### Work instructions:
Please reproduce the records, substituting "location" for every "point" and leaving everything else unchanged.

### Extracted material:
↓↓↓

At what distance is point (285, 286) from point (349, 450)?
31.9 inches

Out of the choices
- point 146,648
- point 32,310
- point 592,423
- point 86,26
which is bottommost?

↑↑↑

### Result for this task:
At what distance is location (285, 286) from location (349, 450)?
31.9 inches

Out of the choices
- location 146,648
- location 32,310
- location 592,423
- location 86,26
which is bottommost?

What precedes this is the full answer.